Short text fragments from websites

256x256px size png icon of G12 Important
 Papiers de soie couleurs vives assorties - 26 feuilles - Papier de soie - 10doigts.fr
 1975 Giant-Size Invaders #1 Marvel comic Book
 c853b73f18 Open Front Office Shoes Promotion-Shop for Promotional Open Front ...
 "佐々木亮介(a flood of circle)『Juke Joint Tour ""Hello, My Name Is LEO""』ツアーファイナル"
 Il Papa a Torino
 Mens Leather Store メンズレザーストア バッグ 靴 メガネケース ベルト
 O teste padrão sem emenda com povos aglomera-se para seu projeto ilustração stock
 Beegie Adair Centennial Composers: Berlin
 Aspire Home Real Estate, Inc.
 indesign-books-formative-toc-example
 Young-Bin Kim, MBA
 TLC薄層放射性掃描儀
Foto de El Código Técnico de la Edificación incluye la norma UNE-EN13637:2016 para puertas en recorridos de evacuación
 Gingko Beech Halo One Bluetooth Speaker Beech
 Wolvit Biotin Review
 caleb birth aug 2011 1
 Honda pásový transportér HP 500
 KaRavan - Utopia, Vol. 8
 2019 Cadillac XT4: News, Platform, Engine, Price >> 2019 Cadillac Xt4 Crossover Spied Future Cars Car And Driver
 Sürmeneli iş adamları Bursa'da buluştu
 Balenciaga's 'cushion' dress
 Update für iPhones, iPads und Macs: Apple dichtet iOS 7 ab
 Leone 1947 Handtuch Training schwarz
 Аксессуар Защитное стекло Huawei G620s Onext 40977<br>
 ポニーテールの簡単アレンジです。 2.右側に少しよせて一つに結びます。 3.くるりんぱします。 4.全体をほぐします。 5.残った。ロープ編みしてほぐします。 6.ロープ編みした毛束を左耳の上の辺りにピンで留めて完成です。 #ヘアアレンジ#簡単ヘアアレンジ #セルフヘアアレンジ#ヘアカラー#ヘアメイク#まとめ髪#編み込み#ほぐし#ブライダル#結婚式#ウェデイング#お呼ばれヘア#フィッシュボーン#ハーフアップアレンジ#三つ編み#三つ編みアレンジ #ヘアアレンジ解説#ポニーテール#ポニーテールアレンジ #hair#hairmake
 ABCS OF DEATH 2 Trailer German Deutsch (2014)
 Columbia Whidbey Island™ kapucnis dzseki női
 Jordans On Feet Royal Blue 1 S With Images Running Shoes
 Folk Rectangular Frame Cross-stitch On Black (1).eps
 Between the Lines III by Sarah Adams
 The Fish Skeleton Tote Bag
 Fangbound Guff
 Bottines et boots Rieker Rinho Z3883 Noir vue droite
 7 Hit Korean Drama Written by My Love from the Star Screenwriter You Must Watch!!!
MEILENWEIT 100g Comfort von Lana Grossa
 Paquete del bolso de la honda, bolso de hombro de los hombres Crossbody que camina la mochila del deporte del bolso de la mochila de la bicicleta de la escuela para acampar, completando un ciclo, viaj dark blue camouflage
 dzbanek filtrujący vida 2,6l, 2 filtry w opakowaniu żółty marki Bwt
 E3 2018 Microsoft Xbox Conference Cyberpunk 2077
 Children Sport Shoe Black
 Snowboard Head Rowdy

§ **Assignment**: Nothing but an exact copy of the records belongs in the answer.

§ **Reply**:
256x256px size png icon of G12 Important
 Papiers de soie couleurs vives assorties - 26 feuilles - Papier de soie - 10doigts.fr
 1975 Giant-Size Invaders #1 Marvel comic Book
 c853b73f18 Open Front Office Shoes Promotion-Shop for Promotional Open Front ...
 "佐々木亮介(a flood of circle)『Juke Joint Tour ""Hello, My Name Is LEO""』ツアーファイナル"
 Il Papa a Torino
 Mens Leather Store メンズレザーストア バッグ 靴 メガネケース ベルト
 O teste padrão sem emenda com povos aglomera-se para seu projeto ilustração stock
 Beegie Adair Centennial Composers: Berlin
 Aspire Home Real Estate, Inc.
 indesign-books-formative-toc-example
 Young-Bin Kim, MBA
 TLC薄層放射性掃描儀
Foto de El Código Técnico de la Edificación incluye la norma UNE-EN13637:2016 para puertas en recorridos de evacuación
 Gingko Beech Halo One Bluetooth Speaker Beech
 Wolvit Biotin Review
 caleb birth aug 2011 1
 Honda pásový transportér HP 500
 KaRavan - Utopia, Vol. 8
 2019 Cadillac XT4: News, Platform, Engine, Price >> 2019 Cadillac Xt4 Crossover Spied Future Cars Car And Driver
 Sürmeneli iş adamları Bursa'da buluştu
 Balenciaga's 'cushion' dress
 Update für iPhones, iPads und Macs: Apple dichtet iOS 7 ab
 Leone 1947 Handtuch Training schwarz
 Аксессуар Защитное стекло Huawei G620s Onext 40977<br>
 ポニーテールの簡単アレンジです。 2.右側に少しよせて一つに結びます。 3.くるりんぱします。 4.全体をほぐします。 5.残った。ロープ編みしてほぐします。 6.ロープ編みした毛束を左耳の上の辺りにピンで留めて完成です。 #ヘアアレンジ#簡単ヘアアレンジ #セルフヘアアレンジ#ヘアカラー#ヘアメイク#まとめ髪#編み込み#ほぐし#ブライダル#結婚式#ウェデイング#お呼ばれヘア#フィッシュボーン#ハーフアップアレンジ#三つ編み#三つ編みアレンジ #ヘアアレンジ解説#ポニーテール#ポニーテールアレンジ #hair#hairmake
 ABCS OF DEATH 2 Trailer German Deutsch (2014)
 Columbia Whidbey Island™ kapucnis dzseki női
 Jordans On Feet Royal Blue 1 S With Images Running Shoes
 Folk Rectangular Frame Cross-stitch On Black (1).eps
 Between the Lines III by Sarah Adams
 The Fish Skeleton Tote Bag
 Fangbound Guff
 Bottines et boots Rieker Rinho Z3883 Noir vue droite
 7 Hit Korean Drama Written by My Love from the Star Screenwriter You Must Watch!!!
MEILENWEIT 100g Comfort von Lana Grossa
 Paquete del bolso de la honda, bolso de hombro de los hombres Crossbody que camina la mochila del deporte del bolso de la mochila de la bicicleta de la escuela para acampar, completando un ciclo, viaj dark blue camouflage
 dzbanek filtrujący vida 2,6l, 2 filtry w opakowaniu żółty marki Bwt
 E3 2018 Microsoft Xbox Conference Cyberpunk 2077
 Children Sport Shoe Black
 Snowboard Head Rowdy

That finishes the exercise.